With serious cracks showing in national supply chains, Parks is far from alone in seeing locals clamoring for meat sources closer to where they live.
The shelter-in-place measure cut orders at Santa Rosa’s Golden Gate Wine Country Meats by 75%. Owner Brad Wagner said the sudden drop forced his business to get creative, so he’s been providing meat directly to consumers by working with independent local grocers, delivery services and even Third Street Aleworks restaurant, which is selling boxes of meat and produce along with their takeout food.
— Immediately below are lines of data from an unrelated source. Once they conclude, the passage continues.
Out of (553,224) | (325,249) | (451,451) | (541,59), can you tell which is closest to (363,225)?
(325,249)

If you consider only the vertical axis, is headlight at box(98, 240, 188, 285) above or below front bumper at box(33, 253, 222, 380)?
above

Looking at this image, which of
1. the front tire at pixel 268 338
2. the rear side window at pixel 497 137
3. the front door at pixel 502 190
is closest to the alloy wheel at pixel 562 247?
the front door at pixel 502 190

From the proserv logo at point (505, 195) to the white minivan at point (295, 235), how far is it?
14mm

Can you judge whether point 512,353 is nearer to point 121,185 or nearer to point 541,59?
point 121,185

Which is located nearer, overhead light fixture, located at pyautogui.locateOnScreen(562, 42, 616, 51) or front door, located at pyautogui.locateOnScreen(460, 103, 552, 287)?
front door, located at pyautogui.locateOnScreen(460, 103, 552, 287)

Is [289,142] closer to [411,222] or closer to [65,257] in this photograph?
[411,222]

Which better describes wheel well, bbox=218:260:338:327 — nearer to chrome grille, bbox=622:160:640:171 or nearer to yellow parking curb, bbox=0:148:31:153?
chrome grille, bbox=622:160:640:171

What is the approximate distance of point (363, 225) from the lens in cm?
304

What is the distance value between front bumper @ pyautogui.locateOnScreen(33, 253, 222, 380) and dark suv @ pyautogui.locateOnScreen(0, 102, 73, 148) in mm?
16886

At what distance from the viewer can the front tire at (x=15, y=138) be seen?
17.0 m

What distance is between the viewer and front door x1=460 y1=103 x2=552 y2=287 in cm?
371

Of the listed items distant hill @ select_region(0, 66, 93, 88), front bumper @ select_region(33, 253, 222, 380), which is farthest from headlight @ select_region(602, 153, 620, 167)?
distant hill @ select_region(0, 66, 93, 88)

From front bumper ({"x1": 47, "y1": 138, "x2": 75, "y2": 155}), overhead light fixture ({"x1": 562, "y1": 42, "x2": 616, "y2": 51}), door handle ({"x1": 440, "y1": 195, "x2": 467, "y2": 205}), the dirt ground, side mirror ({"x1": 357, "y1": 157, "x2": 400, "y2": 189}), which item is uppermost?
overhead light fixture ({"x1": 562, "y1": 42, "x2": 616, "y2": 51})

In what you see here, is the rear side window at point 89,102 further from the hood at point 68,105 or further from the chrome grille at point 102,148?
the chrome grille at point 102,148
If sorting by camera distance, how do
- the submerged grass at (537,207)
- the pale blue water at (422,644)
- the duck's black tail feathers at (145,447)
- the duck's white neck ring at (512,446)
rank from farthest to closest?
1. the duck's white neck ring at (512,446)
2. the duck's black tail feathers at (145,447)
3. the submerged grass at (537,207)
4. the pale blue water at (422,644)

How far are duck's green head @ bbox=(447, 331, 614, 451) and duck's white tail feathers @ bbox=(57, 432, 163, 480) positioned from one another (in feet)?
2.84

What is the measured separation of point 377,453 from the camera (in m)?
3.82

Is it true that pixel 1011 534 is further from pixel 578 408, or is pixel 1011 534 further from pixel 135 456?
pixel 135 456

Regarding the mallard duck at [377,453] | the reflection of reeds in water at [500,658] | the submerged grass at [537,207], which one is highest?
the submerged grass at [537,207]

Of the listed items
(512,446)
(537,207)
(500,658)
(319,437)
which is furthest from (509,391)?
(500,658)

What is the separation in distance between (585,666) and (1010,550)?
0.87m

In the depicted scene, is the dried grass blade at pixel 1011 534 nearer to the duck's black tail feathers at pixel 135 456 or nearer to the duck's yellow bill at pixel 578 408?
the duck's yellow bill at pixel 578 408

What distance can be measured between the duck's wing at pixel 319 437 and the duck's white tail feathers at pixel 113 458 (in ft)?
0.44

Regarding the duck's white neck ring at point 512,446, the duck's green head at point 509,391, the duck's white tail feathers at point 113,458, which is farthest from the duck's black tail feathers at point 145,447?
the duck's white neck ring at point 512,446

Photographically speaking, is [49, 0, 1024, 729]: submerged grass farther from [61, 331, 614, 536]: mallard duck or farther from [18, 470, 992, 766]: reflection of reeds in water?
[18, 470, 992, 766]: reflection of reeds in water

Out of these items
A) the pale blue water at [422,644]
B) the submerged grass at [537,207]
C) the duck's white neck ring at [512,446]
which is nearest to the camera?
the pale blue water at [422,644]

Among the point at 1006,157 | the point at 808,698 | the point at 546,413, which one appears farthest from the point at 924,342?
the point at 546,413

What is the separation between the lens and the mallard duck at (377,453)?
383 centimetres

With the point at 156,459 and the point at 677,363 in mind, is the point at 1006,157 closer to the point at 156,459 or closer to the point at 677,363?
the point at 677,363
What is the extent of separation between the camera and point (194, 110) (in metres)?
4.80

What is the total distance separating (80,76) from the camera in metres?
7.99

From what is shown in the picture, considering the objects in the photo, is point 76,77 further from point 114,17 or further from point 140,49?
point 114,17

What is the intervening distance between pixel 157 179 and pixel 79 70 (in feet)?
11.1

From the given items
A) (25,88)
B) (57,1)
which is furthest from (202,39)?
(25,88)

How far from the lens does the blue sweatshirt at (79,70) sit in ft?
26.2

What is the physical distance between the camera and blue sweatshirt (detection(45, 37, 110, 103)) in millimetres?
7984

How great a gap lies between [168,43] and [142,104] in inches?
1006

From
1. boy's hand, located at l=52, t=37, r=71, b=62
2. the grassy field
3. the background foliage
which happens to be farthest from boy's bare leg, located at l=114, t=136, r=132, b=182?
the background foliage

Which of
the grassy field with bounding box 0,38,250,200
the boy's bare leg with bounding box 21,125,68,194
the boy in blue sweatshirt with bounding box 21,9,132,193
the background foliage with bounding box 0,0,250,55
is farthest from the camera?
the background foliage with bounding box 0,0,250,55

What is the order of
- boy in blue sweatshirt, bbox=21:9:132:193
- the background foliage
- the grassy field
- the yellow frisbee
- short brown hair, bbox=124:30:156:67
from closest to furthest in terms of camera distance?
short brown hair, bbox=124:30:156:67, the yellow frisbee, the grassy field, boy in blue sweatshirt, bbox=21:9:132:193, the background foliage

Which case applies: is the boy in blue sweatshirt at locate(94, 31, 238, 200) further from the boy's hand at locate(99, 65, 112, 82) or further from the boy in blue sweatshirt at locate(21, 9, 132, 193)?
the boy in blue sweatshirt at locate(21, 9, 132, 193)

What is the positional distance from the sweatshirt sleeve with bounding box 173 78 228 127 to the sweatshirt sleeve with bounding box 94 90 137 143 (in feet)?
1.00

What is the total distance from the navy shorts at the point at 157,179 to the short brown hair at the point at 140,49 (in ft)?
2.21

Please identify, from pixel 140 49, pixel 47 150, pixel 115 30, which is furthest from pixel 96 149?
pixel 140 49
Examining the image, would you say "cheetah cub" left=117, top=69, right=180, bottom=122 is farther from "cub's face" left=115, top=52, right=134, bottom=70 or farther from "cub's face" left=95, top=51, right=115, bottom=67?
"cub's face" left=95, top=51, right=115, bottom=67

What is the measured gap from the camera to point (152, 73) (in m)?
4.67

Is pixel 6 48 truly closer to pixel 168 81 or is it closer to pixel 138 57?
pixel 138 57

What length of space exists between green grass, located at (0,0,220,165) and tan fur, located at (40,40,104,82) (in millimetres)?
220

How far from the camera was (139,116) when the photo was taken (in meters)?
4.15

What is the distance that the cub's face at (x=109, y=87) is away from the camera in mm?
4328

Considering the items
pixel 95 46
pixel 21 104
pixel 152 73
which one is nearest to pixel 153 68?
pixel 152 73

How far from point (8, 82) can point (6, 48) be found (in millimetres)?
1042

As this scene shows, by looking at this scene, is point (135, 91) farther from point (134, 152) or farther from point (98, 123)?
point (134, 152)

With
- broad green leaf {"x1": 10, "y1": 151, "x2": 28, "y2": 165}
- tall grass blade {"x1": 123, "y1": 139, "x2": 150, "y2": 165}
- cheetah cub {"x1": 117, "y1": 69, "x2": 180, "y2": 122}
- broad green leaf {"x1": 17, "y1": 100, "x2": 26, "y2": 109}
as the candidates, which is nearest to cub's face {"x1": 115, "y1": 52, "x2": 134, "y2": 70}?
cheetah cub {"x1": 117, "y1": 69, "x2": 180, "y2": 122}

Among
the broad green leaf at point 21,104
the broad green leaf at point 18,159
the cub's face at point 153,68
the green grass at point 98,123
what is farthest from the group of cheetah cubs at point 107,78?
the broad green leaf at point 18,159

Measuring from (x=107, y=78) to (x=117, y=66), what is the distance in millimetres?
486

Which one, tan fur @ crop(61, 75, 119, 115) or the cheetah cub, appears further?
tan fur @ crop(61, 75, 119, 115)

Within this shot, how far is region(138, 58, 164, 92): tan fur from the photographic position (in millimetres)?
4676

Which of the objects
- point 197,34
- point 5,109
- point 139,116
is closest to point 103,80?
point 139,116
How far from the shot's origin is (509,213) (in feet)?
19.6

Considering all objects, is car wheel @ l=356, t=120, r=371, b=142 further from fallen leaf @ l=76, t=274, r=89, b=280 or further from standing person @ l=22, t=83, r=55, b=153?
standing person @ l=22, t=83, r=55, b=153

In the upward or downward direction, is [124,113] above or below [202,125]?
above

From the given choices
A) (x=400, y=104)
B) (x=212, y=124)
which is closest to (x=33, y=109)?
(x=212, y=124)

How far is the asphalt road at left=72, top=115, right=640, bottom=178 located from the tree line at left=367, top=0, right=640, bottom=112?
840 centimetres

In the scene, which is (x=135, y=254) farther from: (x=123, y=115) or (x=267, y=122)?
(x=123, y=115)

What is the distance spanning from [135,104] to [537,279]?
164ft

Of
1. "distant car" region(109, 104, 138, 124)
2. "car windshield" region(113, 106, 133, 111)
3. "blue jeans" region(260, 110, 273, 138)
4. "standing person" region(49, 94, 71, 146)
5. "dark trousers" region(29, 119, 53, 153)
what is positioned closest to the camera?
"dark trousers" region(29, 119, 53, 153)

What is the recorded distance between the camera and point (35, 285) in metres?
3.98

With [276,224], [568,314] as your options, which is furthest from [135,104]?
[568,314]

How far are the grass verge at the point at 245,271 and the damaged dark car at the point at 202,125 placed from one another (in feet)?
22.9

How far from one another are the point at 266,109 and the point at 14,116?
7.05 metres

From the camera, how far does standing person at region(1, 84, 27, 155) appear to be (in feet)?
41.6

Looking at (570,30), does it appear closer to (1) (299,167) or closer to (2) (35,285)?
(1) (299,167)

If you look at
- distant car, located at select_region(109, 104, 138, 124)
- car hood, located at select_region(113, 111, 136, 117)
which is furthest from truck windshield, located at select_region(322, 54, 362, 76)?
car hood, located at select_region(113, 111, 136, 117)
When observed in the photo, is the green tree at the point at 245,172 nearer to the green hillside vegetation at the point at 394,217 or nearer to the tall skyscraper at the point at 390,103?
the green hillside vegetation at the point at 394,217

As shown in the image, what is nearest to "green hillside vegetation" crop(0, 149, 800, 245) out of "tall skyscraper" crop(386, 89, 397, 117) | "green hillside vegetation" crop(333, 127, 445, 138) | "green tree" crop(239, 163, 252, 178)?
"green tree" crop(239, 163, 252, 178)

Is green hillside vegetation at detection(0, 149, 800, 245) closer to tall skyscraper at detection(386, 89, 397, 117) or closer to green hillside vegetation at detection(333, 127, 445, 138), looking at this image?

“The average consumer doesn’t understand how things go from a farm to a warehouse to a grocery store or restaurant. Over the next two weeks it’s going to be the craziest roller coaster ride we’ve ever seen,” Wagner said about the effect of the closure of big plants and the subsequent lack of labor.
With massive food processing plants closed, ranchers have nowhere to take their animals for processing. Millions of animals are being euthanized simply because farmers can’t afford to feed animals they can’t sell.
“That’s why the President is trying to open them back up, but I don’t know how they can force people back to work. It will be interesting to see what happens,” Wagner said. Nationwide, more than 6,500 workers front large-scale meat plants have tested positive for COVID-19.
Though Wagner does sell meat from national producers, he said his relationships with smaller local producers like Stemple Creek and Petaluma Poultry as well as family farms in Texas and Oregon will keep products rolling into Sonoma County.
Marco Lepe from Lepe’s Foods in Santa Rosa distributes meat throughout the region. He said he’s had a harder time getting beef, but still has supplies. “It’s the trickle down from the Tyson (beef) plant closing in Washington. They were doing 4 million pounds a day,” Lepe said. His drive-up and delivery business also has been booming.
Though it is unlikely that meat counters at local grocers will go bare, Victorian Farmstead’s Parks said he worries most about the pork supply. Because hogs have to be processed at certain weights, they can’t be put back to pasture to wait for reopening of meat processing plants.
“You thought toilet paper was hard to get? Try finding a pork chop in two weeks,” he said.